Hysterically over-acting Christian Bale is his addict-brother-coach. Keeping it in the family as his manager is his hideously domineering working class matriarch of a mother. Let's say this is not the best team a boxer could have behind him. 

On top of that dreadful duo, poor Mickey has what seems like 100 sisters, all of them appalling, all big hair and constantly calling people "you fucking skank". They steal the show, providing a unique combination of Greek chorus and top-notch humour.

Best performance of all has garnered a third supporting actress Oscar nomination for the wonderful Amy Adams, following the great shifts she put in on JUNEBUG and DOUBT. With her giant, hyper-cute saucer eyes - even bigger than Anne Hathaway's - Adams normally plays adorable ingenues. But here she is as tough as they come, and as Mickey's new girlfriend is the agent of plot change encouraging her feckless man to stand up to the clan from hell. The best boxing action of the whole film happens when the harridans turn up to stop her interfering with family business. It's all, like, "You fucking skank!" "Don't call me a skank, you fucking skank!" Whack! Pow! Aaaagh! Grunt. "Oh my Gaaahd!" 

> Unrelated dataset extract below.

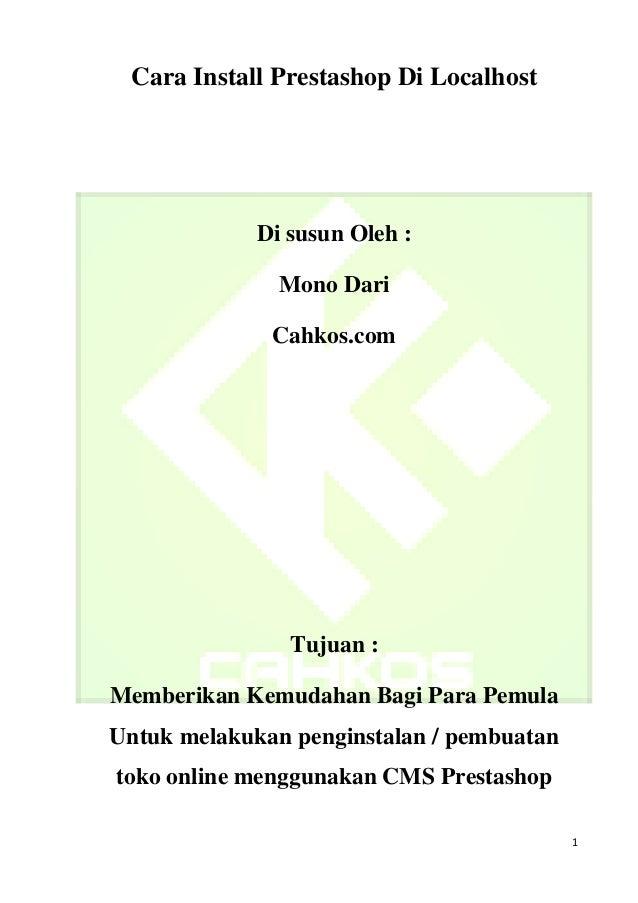 Cara Install Prestashop Di Localhost  Di susun Oleh : Mono Dari Cahkos.com  Tujuan : Memberikan Kemudahan Bagi Para Pemula...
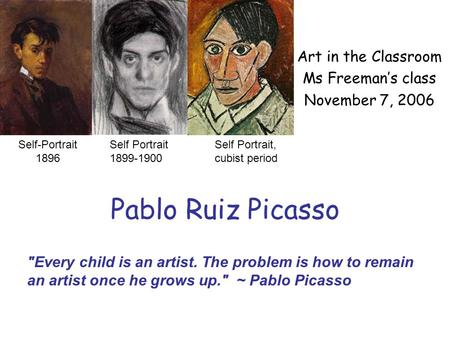 Pablo Ruiz Picasso Art in the Classroom Ms Freeman's class November 7, 2006 Self Portrait 1899-1900 Self Portrait, cubist period Every child is an artist.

It's worth the ticket price just to see Adams' and Wahlberg's performances.

THE FIGHTER is an excellent film about relationships and family ties and the conflicts between them and personal aspirations. Wahlberg's Micky finds himself in a genuine dilemma, providing a sterner test than anything he meets in the ring. Will he resolve it? Watch and see, and if you think the plot is heading in typical Hollywood hype direction bear in mind that THE FIGHTER is a true story.

Sunday, February 6, 2011

David recommends . . . THE BLACK SWAN

NEW FORMAT FROM NOW ON FOR THIS SITE FOLLOWING YOUR FEEDBACK.

1.  ONLY ONE REVIEW PER POSTING.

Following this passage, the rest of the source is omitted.